The entries below hold a line with "scientific name: Ursus americanus" and a line with "young present: 100%". Return those lines and all that lie between them, exactly and only.

::: Records shown :::

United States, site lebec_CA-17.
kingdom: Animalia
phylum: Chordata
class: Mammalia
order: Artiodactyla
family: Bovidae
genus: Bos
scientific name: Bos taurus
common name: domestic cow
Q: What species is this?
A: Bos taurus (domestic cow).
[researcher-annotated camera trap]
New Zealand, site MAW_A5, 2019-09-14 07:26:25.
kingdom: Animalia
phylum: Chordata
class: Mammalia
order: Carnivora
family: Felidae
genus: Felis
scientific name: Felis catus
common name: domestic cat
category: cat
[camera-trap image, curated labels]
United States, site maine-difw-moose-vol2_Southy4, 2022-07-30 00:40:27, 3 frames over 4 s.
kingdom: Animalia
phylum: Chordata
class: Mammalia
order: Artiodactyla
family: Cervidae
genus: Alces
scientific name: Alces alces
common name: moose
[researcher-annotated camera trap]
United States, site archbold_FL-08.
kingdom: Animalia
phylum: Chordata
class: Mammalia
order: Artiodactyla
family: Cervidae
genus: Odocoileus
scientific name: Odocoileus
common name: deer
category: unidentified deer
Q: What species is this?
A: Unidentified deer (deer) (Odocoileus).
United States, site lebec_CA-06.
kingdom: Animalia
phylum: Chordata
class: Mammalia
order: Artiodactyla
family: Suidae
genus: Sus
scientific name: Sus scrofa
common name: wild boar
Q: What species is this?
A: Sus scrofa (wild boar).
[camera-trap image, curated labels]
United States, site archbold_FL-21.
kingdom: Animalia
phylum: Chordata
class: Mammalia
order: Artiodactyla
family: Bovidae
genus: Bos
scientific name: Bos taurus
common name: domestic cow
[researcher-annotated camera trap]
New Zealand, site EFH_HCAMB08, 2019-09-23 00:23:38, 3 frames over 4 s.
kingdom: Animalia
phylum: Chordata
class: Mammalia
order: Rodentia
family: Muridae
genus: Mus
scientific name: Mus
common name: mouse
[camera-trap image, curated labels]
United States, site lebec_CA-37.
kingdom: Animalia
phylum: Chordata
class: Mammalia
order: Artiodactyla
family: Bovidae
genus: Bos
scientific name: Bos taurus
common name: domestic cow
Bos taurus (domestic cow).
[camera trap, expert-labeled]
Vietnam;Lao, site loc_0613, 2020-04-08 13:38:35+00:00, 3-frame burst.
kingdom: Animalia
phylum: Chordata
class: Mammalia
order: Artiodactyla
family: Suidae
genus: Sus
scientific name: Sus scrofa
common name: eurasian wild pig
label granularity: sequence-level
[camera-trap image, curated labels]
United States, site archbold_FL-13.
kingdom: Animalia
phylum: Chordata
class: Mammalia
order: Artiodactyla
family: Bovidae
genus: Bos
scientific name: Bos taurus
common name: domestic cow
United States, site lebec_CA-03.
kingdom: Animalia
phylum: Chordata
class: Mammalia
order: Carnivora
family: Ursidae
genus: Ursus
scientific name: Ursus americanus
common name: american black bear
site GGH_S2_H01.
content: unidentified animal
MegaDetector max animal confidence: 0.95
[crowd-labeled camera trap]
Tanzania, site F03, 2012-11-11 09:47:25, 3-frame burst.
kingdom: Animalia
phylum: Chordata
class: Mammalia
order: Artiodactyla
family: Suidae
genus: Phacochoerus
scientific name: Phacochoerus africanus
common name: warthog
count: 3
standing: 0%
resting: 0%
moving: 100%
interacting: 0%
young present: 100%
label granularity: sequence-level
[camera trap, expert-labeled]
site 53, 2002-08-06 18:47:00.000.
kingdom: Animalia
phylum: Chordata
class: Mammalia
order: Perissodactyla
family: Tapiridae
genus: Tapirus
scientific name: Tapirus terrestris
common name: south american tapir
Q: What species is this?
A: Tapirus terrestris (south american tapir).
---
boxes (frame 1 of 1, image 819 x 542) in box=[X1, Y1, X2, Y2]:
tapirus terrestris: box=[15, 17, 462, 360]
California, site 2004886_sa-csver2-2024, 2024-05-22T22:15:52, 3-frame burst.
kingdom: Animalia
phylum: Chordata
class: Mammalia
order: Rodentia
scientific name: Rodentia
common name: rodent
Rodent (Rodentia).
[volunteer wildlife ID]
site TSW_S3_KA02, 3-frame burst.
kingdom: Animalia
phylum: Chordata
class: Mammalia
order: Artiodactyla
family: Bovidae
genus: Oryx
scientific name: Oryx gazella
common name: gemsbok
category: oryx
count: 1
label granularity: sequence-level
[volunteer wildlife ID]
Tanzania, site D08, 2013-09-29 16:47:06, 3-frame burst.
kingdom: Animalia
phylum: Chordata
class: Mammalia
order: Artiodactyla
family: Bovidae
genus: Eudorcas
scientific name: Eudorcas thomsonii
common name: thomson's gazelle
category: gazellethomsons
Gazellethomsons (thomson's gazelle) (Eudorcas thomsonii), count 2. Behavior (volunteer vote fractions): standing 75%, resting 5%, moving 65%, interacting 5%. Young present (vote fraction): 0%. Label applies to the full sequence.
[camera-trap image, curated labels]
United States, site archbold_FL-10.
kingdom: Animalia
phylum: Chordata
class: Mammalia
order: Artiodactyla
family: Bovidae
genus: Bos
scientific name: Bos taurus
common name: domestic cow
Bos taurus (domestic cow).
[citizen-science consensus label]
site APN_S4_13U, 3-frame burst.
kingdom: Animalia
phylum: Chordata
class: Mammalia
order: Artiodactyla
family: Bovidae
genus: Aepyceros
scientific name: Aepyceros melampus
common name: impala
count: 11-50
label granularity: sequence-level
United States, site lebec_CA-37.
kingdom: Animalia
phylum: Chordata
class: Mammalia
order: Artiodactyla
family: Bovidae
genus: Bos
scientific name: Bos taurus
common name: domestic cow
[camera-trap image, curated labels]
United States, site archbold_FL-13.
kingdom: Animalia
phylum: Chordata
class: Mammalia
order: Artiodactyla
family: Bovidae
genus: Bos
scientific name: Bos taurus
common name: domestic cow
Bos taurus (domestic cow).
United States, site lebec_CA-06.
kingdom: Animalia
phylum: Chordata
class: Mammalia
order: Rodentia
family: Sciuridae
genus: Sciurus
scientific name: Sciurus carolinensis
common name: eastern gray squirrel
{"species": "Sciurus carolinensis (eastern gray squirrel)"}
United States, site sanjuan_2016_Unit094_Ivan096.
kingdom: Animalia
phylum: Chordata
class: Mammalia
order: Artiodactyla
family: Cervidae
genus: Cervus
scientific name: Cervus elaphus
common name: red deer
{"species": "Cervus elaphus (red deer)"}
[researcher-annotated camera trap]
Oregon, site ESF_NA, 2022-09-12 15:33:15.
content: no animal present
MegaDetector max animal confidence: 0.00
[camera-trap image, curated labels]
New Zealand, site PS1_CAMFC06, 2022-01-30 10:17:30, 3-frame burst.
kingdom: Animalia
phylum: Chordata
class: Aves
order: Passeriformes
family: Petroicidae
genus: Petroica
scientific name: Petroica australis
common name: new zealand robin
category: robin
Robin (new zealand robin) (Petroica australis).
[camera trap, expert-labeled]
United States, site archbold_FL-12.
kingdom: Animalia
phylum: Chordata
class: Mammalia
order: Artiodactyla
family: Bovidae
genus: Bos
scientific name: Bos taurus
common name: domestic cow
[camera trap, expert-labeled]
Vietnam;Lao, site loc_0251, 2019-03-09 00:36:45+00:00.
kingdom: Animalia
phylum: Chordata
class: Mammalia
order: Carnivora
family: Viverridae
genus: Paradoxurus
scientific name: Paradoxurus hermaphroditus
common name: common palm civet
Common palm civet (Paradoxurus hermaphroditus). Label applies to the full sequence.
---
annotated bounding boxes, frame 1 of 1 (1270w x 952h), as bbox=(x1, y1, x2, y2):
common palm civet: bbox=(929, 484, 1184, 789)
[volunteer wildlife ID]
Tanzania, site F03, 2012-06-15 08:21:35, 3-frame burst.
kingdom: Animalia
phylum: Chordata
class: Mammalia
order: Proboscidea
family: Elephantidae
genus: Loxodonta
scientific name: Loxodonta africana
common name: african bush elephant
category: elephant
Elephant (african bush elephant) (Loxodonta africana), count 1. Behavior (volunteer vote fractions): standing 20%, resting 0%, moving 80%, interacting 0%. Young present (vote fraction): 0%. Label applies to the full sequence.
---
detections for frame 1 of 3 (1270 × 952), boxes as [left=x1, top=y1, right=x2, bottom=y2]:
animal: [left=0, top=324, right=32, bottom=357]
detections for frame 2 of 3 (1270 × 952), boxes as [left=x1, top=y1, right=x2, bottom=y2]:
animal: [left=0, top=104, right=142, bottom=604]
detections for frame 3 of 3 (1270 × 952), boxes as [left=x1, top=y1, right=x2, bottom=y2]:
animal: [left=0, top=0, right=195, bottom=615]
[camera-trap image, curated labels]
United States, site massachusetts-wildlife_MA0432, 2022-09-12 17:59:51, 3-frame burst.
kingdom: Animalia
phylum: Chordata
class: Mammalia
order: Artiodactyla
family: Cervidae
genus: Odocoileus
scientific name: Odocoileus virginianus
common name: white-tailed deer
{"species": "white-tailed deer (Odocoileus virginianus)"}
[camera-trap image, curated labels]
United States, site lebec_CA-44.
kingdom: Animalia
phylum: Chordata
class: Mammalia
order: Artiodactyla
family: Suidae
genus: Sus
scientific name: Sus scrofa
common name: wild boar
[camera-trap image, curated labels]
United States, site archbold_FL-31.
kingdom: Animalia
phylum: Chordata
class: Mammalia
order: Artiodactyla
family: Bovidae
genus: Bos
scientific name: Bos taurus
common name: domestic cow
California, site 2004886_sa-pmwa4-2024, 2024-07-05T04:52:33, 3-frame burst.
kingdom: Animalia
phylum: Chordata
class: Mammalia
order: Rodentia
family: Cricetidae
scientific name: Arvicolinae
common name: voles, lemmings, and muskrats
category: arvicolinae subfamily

:::

Result -
scientific name: Ursus americanus
common name: american black bear
site GGH_S2_H01.
content: unidentified animal
MegaDetector max animal confidence: 0.95
[crowd-labeled camera trap]
Tanzania, site F03, 2012-11-11 09:47:25, 3-frame burst.
kingdom: Animalia
phylum: Chordata
class: Mammalia
order: Artiodactyla
family: Suidae
genus: Phacochoerus
scientific name: Phacochoerus africanus
common name: warthog
count: 3
standing: 0%
resting: 0%
moving: 100%
interacting: 0%
young present: 100%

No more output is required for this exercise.